Symbolic Accuracy (SA): Mathematical equivalence checked via LLM-as-judge (98.3% agreement with human annotators).
RMSLE: Data fitting quality metric.

Key Experimental Results¶

Main Results (11 Models)¶

Model	Vanilla Easy	Vanilla Hard	Complex Hard	Avg. SA
GPT-5	90.3%	87.5%	40.3%	75.9%
Gemini-2.5-pro	96.5%	69.4%	16.7%	65.4%
o4-mini	88.9%	52.8%	2.8%	47.8%
DeepSeek-R1	88.2%	36.8%	2.8%	43.4%
GPT-4.1	16.7%	1.4%	0.7%	5.8%

Ablation Study¶

Configuration	Key Findings
Code tools on strong models	GPT-5: 75.9% → drops 2–3%; GPT-5-mini: 53.1% → 48.1% — code is harmful
Code tools on weak models	Models with SA < 40%: code yields clear improvements
Noise level 0.0001	Accuracy drops 12–16% across all models
Increasing noise	Performance degrades proportionally with noise level

Key Findings¶

Reasoning capability is a prerequisite: All non-reasoning models (e.g., GPT-4.1) achieve < 10% accuracy.
Complexity collapse: GPT-5 drops from 90.3% (Vanilla Easy) to 40.3% (Complex Hard); second-order and higher complexity is the core bottleneck.
Paradoxical effect of code tools: Strong models exhibit sharply reduced exploration rates when using code (over-exploitation); weak models benefit from computational offloading.
Large cross-domain variance: Bose-Einstein distributions are hardest (18.1% SA); heat conduction is easiest.
Reasoning token scaling: Reasoning models significantly increase token consumption with task complexity; non-reasoning models do not.

Highlights & Insights¶

Counterfactual law shifts offer an elegant solution to memorization: Rather than constructing entirely synthetic equations (which lose scientific grounding), controlled mutations are applied to real equations, preserving scientific meaning while preventing memorization.
Exploration–exploitation trade-off with code tools: Strong models given code tools tend toward local fitting (exploitation) at the expense of global exploration, a profound behavioral insight that echoes the classic dilemma in reinforcement learning.
Interactive evaluation paradigm: The benchmark advances from "fit an equation to given data" to "design experiments to discover laws," more faithfully reflecting the real scientific discovery process.

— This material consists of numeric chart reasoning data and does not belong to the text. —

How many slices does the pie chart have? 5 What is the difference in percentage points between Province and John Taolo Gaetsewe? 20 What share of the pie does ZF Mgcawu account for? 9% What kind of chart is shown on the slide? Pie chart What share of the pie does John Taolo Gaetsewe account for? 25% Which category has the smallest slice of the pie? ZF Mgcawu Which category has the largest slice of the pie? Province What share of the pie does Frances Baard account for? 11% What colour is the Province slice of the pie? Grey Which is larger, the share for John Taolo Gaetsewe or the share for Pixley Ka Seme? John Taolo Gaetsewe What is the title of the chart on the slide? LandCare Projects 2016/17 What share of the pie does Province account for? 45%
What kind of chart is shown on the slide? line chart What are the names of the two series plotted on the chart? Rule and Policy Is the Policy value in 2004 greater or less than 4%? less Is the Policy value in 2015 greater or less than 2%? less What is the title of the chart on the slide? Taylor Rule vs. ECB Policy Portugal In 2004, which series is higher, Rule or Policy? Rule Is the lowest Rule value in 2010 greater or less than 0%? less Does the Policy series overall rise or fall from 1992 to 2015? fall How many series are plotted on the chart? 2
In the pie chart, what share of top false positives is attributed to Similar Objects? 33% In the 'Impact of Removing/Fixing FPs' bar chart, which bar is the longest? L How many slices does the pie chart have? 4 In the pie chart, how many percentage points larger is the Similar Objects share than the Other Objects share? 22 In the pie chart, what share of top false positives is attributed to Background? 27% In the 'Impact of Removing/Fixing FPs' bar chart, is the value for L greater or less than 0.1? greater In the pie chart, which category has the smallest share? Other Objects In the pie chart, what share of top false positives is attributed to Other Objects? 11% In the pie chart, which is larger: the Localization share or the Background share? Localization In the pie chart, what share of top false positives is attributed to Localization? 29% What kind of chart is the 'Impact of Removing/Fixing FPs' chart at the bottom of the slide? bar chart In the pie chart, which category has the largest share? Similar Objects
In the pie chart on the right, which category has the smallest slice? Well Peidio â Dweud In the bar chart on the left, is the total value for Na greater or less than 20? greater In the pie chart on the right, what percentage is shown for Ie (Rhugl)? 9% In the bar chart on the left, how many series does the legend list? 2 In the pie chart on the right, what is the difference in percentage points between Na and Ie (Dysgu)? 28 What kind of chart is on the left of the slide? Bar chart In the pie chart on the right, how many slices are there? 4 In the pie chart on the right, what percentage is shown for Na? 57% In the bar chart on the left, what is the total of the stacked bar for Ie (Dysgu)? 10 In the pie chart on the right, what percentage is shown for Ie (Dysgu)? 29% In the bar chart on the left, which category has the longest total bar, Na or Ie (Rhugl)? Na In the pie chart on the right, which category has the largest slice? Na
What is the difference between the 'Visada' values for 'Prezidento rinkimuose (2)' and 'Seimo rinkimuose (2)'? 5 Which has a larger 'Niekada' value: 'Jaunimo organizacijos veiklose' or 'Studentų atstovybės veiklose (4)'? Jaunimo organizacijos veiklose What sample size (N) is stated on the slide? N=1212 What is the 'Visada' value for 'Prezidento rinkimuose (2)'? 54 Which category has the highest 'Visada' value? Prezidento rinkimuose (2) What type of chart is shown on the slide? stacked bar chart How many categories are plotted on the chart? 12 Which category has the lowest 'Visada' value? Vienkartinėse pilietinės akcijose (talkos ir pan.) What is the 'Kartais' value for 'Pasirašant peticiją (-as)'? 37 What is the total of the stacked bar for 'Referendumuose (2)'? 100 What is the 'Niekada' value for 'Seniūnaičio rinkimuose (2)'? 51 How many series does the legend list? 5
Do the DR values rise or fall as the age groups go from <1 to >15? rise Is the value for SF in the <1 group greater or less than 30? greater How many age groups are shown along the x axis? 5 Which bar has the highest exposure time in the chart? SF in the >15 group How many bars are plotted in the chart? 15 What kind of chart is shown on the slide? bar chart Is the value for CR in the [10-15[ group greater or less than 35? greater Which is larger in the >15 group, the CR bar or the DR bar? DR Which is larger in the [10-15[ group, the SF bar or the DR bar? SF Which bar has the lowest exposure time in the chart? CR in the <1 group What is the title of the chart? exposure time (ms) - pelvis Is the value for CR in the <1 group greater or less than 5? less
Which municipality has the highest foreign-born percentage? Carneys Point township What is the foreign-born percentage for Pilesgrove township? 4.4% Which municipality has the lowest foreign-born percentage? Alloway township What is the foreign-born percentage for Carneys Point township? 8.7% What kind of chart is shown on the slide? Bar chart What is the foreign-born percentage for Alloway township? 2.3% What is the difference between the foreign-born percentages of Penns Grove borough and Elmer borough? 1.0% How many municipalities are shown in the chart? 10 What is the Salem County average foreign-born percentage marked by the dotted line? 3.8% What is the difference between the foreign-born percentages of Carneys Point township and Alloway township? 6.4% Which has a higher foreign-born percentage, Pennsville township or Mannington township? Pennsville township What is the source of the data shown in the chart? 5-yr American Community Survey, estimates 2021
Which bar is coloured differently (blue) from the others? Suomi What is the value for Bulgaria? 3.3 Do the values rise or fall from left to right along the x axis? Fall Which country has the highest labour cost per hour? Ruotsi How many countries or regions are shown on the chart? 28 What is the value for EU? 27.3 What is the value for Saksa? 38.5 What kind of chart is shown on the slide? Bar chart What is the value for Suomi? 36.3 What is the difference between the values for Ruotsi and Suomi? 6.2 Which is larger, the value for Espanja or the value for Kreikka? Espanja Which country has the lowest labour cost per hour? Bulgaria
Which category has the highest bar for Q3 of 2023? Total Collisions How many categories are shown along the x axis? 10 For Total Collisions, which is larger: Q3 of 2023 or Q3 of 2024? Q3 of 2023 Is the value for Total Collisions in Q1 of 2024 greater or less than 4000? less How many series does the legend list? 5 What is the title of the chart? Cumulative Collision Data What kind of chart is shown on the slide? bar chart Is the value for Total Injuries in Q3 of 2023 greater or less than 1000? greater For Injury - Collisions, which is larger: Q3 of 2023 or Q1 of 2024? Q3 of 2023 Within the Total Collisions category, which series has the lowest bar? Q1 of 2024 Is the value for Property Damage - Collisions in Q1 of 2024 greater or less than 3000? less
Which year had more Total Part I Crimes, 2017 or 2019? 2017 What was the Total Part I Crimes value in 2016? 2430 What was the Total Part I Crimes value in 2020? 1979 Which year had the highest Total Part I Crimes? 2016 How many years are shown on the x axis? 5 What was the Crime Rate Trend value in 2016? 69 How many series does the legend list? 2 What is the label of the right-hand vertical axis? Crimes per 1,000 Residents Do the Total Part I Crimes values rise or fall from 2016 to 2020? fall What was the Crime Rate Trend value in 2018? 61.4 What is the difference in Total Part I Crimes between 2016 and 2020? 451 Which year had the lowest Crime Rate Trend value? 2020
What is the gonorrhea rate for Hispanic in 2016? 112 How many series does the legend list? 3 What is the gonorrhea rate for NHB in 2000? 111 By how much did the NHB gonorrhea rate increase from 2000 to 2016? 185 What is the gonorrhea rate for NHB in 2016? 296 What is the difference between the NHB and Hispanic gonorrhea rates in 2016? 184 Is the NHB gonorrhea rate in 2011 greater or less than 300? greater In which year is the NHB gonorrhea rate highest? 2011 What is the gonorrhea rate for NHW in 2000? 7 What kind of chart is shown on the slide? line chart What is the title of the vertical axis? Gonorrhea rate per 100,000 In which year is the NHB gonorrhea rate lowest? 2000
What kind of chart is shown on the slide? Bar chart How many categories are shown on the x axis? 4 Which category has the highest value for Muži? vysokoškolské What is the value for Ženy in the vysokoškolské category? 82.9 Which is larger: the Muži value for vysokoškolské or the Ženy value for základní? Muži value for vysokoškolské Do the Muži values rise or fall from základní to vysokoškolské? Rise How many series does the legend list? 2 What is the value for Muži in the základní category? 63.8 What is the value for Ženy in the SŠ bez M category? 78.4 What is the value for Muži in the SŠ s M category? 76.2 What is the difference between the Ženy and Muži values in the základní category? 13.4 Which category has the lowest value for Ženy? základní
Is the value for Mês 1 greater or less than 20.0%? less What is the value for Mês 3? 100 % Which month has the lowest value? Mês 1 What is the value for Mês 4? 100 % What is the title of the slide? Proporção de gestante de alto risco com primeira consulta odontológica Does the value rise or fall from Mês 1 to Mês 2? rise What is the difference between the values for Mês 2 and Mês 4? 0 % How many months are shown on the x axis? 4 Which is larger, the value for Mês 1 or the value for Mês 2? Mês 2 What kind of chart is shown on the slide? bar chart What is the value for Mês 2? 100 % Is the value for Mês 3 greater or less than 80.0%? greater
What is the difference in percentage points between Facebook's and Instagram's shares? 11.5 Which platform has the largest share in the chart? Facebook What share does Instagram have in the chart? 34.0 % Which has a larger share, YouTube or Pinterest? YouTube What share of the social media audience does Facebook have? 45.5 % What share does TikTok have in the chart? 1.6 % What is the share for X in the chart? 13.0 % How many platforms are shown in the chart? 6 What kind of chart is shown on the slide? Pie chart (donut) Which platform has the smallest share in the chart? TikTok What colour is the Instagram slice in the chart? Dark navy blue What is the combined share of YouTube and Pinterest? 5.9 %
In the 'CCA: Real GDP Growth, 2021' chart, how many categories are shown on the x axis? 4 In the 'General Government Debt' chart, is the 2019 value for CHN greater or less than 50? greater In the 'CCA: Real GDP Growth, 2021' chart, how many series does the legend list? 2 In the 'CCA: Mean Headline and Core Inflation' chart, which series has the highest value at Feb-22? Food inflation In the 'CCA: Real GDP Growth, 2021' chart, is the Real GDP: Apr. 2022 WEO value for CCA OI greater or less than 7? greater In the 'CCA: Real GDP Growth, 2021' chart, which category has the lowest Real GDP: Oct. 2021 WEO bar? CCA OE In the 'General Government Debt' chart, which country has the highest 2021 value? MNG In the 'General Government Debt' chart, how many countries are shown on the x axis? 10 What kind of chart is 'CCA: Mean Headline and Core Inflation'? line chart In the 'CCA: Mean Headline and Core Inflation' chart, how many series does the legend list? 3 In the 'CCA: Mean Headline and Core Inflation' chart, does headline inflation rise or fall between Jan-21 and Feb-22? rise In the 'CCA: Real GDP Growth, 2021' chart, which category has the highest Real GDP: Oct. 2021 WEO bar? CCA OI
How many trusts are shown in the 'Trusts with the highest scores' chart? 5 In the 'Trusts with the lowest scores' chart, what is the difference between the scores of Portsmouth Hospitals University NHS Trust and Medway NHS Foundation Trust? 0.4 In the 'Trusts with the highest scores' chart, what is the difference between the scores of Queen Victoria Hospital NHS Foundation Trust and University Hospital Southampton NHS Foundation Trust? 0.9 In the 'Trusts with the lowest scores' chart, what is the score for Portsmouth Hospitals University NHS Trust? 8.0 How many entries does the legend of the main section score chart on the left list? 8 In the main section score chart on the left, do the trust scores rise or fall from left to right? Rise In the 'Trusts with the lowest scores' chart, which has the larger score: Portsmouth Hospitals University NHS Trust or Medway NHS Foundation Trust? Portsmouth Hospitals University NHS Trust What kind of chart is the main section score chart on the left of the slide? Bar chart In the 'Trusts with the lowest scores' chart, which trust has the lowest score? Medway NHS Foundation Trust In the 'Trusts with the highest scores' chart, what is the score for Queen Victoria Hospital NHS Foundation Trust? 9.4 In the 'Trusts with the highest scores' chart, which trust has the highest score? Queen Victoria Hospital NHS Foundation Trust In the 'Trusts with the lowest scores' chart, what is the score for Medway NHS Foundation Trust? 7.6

Limitations & Future Work¶

Coverage is limited to physics; generalization to chemistry and biology remains unvalidated.
Counterfactual laws, while scientifically grounded, do not correspond to real physical phenomena.
Even minimal noise (0.0001) causes a 12–16% accuracy drop, raising concerns about applicability to real-world scenarios.
Evaluation is restricted to single-target equation discovery with scalar outputs.

vs. SRBench: A traditional symbolic regression benchmark based on static data fitting, lacking interactive exploration and anti-memorization design.
vs. AI Feynman: Uses real Feynman equations but is susceptible to memorization; NewtonBench addresses this via counterfactual shifts.
vs. BALSA/Funsearch: Program search methods that are complementary to NewtonBench's equation discovery paradigm.

Rating¶

Novelty: ⭐⭐⭐⭐⭐ Counterfactual law shifts combined with an interactive discovery benchmark represent a wholly original contribution; the code tool paradox is a profound finding.
Experimental Thoroughness: ⭐⭐⭐⭐ Comprehensive evaluation across 11 models, 12 domains, and multiple ablations, though improvement pathways for non-reasoning models are not explored.
Writing Quality: ⭐⭐⭐⭐ Benchmark design motivation is clearly articulated and experimental analysis is in-depth.
Value: ⭐⭐⭐⭐⭐ Provides a rigorous evaluation tool for LLM scientific discovery capabilities; the code tool paradox carries important implications for agent design.